> _Objective_:
Render every line of the entries below as a JSON list of strings, one string per line, skipping blank lines and leaving the pictures out.

-- The data start --

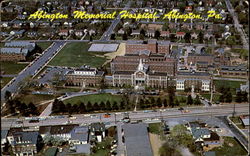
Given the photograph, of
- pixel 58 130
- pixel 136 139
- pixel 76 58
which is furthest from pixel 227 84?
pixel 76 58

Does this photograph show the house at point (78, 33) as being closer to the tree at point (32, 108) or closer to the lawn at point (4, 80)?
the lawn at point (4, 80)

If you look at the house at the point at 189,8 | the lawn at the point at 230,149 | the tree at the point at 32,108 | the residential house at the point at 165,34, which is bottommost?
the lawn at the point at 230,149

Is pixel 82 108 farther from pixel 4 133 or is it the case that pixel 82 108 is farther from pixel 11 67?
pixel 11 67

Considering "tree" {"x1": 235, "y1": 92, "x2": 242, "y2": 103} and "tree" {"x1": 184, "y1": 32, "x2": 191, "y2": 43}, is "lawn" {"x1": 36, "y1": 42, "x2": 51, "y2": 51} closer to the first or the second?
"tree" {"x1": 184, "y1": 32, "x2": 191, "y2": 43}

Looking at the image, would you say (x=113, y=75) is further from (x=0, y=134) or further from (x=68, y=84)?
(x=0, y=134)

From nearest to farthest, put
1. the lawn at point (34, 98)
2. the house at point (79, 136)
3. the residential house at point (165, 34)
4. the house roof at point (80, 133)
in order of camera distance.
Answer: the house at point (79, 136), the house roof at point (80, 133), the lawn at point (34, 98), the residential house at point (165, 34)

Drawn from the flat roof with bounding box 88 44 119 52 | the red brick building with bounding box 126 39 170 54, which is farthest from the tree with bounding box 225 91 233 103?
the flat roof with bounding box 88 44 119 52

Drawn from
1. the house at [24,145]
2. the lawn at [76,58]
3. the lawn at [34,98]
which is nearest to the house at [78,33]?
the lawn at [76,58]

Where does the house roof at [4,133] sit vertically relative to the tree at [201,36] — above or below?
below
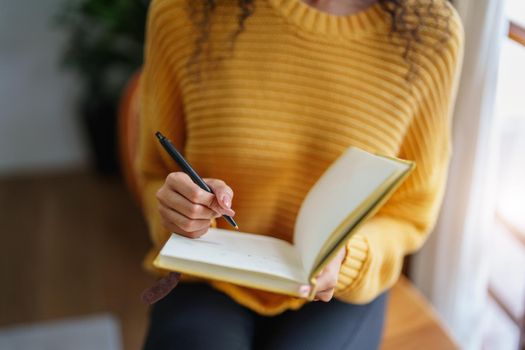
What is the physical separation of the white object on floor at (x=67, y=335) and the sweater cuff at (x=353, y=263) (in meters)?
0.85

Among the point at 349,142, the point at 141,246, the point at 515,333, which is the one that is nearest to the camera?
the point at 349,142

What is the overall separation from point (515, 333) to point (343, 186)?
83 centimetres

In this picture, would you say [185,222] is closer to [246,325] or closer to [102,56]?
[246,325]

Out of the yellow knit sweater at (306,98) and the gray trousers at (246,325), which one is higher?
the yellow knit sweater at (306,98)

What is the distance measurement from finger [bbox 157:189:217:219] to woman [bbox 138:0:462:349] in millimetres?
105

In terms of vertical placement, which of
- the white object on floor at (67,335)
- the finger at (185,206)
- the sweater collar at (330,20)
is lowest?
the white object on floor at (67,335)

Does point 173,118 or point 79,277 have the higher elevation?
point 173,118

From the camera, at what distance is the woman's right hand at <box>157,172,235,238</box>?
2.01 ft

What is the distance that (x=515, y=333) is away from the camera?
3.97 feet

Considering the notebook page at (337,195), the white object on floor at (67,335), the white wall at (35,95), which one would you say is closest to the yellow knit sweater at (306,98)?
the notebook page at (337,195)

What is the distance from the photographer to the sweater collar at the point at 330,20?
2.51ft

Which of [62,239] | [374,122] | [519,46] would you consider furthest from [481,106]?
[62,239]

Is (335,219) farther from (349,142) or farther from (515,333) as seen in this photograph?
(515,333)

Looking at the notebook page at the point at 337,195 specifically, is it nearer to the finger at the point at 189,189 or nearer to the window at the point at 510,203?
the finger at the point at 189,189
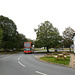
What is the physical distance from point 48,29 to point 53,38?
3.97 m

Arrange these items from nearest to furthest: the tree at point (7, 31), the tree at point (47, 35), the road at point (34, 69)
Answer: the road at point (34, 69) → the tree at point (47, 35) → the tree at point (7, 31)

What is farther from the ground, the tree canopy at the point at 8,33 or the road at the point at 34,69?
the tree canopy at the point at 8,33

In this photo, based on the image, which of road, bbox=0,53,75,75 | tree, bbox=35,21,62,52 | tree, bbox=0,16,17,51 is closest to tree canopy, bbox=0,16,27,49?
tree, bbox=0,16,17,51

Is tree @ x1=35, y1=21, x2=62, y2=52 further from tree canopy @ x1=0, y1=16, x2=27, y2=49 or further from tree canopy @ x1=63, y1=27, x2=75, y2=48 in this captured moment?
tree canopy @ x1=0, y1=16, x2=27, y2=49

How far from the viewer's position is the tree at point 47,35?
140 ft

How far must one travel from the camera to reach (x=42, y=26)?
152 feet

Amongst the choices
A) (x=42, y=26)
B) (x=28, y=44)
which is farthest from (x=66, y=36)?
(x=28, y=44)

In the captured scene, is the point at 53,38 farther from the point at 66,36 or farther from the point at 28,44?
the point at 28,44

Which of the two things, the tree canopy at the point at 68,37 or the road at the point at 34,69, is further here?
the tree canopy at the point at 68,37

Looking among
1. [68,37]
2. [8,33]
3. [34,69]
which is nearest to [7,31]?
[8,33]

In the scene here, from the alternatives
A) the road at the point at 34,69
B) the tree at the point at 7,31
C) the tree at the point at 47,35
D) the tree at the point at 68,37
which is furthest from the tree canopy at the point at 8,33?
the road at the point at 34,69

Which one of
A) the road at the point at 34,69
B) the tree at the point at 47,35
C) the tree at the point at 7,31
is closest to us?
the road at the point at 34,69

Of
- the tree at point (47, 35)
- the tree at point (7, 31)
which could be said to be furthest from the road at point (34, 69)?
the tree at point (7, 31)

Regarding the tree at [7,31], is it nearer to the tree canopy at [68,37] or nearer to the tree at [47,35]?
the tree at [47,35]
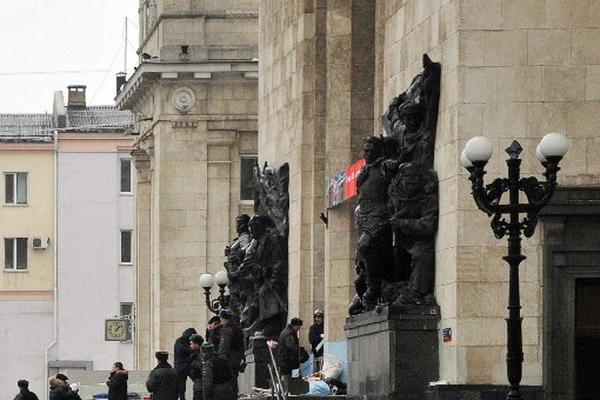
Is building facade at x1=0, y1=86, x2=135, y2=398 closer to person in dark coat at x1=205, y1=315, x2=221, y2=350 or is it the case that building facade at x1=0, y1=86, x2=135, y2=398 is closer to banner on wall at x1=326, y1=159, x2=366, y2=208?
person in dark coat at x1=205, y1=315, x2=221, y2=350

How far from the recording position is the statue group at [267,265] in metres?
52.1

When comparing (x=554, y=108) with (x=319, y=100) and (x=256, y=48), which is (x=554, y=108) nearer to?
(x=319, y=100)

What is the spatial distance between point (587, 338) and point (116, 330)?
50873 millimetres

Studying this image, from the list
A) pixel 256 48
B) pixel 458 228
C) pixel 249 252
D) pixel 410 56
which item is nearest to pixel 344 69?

-- The data end --

> _Answer to the exercise_:
[
  "Given the photograph, of",
  "- pixel 58 130",
  "- pixel 136 139",
  "- pixel 76 58",
  "which is furthest from pixel 227 84?",
  "pixel 76 58",
  "Does this photograph show the house at point (78, 33) as being closer to the tree at point (32, 108) or closer to the lawn at point (4, 80)?",
  "the lawn at point (4, 80)",
  "If you look at the house at the point at 189,8 | the lawn at the point at 230,149 | the tree at the point at 32,108 | the residential house at the point at 165,34, which is bottommost?",
  "the lawn at the point at 230,149",
  "Is pixel 82 108 farther from pixel 4 133 or is it the case that pixel 82 108 is farther from pixel 11 67?",
  "pixel 11 67",
  "Considering \"tree\" {\"x1\": 235, \"y1\": 92, \"x2\": 242, \"y2\": 103} and \"tree\" {\"x1\": 184, \"y1\": 32, \"x2\": 191, \"y2\": 43}, is \"lawn\" {\"x1\": 36, \"y1\": 42, \"x2\": 51, \"y2\": 51} closer to the first or the second?",
  "\"tree\" {\"x1\": 184, \"y1\": 32, \"x2\": 191, \"y2\": 43}",
  "Looking at the image, would you say (x=113, y=75) is further from (x=0, y=134) or further from (x=68, y=84)?",
  "(x=0, y=134)",
  "From nearest to farthest, put",
  "1. the lawn at point (34, 98)",
  "2. the house at point (79, 136)",
  "3. the residential house at point (165, 34)",
  "4. the house roof at point (80, 133)",
  "in order of camera distance.",
  "Answer: the house at point (79, 136), the house roof at point (80, 133), the lawn at point (34, 98), the residential house at point (165, 34)",
  "Drawn from the flat roof with bounding box 88 44 119 52 | the red brick building with bounding box 126 39 170 54, which is farthest from the tree with bounding box 225 91 233 103?",
  "the flat roof with bounding box 88 44 119 52",
  "Drawn from",
  "1. the house at [24,145]",
  "2. the lawn at [76,58]",
  "3. the lawn at [34,98]",
  "which is nearest to the house at [78,33]?",
  "the lawn at [76,58]",
  "Where does the house roof at [4,133] sit vertically relative to the tree at [201,36] — above or below?",
  "below",
  "What is the physical separation of the white object on floor at (x=67, y=335) and the sweater cuff at (x=353, y=263) (in meters)?",
  "0.85",
  "Among the point at 349,142, the point at 141,246, the point at 515,333, which is the one that is nearest to the camera?",
  "the point at 349,142",
  "What is the overall separation from point (515, 333) to point (343, 186)?",
  "83 centimetres",
  "In this picture, would you say [185,222] is closer to [246,325] or closer to [102,56]?",
  "[246,325]",
  "Out of the yellow knit sweater at (306,98) and the gray trousers at (246,325), which one is higher?",
  "the yellow knit sweater at (306,98)",
  "What is the distance measurement from finger [bbox 157:189:217:219] to woman [bbox 138:0:462:349] in millimetres?",
  "105",
  "In terms of vertical placement, which of",
  "- the white object on floor at (67,335)",
  "- the finger at (185,206)",
  "- the sweater collar at (330,20)",
  "is lowest?",
  "the white object on floor at (67,335)",
  "Does point 173,118 or point 79,277 have the higher elevation?",
  "point 173,118",
  "From the camera, at what distance is the woman's right hand at <box>157,172,235,238</box>?",
  "2.01 ft",
  "What is the distance that (x=515, y=333) is away from the camera?",
  "3.97 feet",
  "Considering the notebook page at (337,195), the white object on floor at (67,335), the white wall at (35,95), which one would you say is closest to the yellow knit sweater at (306,98)?",
  "the notebook page at (337,195)",
  "What is the distance from the photographer to the sweater collar at the point at 330,20?",
  "2.51ft",
  "Which of [62,239] | [374,122] | [519,46] would you consider furthest from [481,106]?",
  "[62,239]",
  "Is (335,219) farther from (349,142) or farther from (515,333) as seen in this photograph?",
  "(515,333)",
  "Looking at the notebook page at the point at 337,195 specifically, is it nearer to the finger at the point at 189,189 or nearer to the window at the point at 510,203?",
  "the finger at the point at 189,189",
  "What is the physical distance from point 48,29 to point 53,38?",
  "3.97 m",
  "Arrange these items from nearest to furthest: the tree at point (7, 31), the tree at point (47, 35), the road at point (34, 69)",
  "Answer: the road at point (34, 69) → the tree at point (47, 35) → the tree at point (7, 31)",
  "What is farther from the ground, the tree canopy at the point at 8,33 or the road at the point at 34,69?",
  "the tree canopy at the point at 8,33",
  "In this photo, based on the image, which of road, bbox=0,53,75,75 | tree, bbox=35,21,62,52 | tree, bbox=0,16,17,51 is closest to tree canopy, bbox=0,16,27,49?",
  "tree, bbox=0,16,17,51",
  "Is tree @ x1=35, y1=21, x2=62, y2=52 further from tree canopy @ x1=0, y1=16, x2=27, y2=49 or further from tree canopy @ x1=63, y1=27, x2=75, y2=48 in this captured moment?",
  "tree canopy @ x1=0, y1=16, x2=27, y2=49",
  "How far from the viewer's position is the tree at point 47,35?",
  "140 ft",
  "How far must one travel from the camera to reach (x=42, y=26)?",
  "152 feet",
  "Amongst the choices",
  "A) (x=42, y=26)",
  "B) (x=28, y=44)",
  "which is farthest from (x=66, y=36)?",
  "(x=28, y=44)",
  "In the captured scene, is the point at 53,38 farther from the point at 66,36 or farther from the point at 28,44?",
  "the point at 28,44",
  "Which of the two things, the tree canopy at the point at 68,37 or the road at the point at 34,69, is further here?",
  "the tree canopy at the point at 68,37",
  "Looking among",
  "1. [68,37]",
  "2. [8,33]",
  "3. [34,69]",
  "which is nearest to [7,31]?",
  "[8,33]",
  "In the scene here, from the alternatives",
  "A) the road at the point at 34,69",
  "B) the tree at the point at 7,31",
  "C) the tree at the point at 47,35",
  "D) the tree at the point at 68,37",
  "which is furthest from the tree canopy at the point at 8,33?",
  "the road at the point at 34,69",
  "Which one of",
  "A) the road at the point at 34,69",
  "B) the tree at the point at 47,35",
  "C) the tree at the point at 7,31",
  "is closest to us?",
  "the road at the point at 34,69",
  "Of",
  "- the tree at point (47, 35)",
  "- the tree at point (7, 31)",
  "which could be said to be furthest from the road at point (34, 69)?",
  "the tree at point (7, 31)",
  "Regarding the tree at [7,31], is it nearer to the tree canopy at [68,37] or nearer to the tree at [47,35]?",
  "the tree at [47,35]",
  "Is building facade at x1=0, y1=86, x2=135, y2=398 closer to person in dark coat at x1=205, y1=315, x2=221, y2=350 or is it the case that building facade at x1=0, y1=86, x2=135, y2=398 is closer to banner on wall at x1=326, y1=159, x2=366, y2=208?",
  "person in dark coat at x1=205, y1=315, x2=221, y2=350",
  "How far from the recording position is the statue group at [267,265] in metres?",
  "52.1",
  "When comparing (x=554, y=108) with (x=319, y=100) and (x=256, y=48), which is (x=554, y=108) nearer to?",
  "(x=319, y=100)",
  "What is the spatial distance between point (587, 338) and point (116, 330)?",
  "50873 millimetres",
  "Studying this image, from the list",
  "A) pixel 256 48",
  "B) pixel 458 228",
  "C) pixel 249 252",
  "D) pixel 410 56",
  "which item is nearest to pixel 344 69?"
]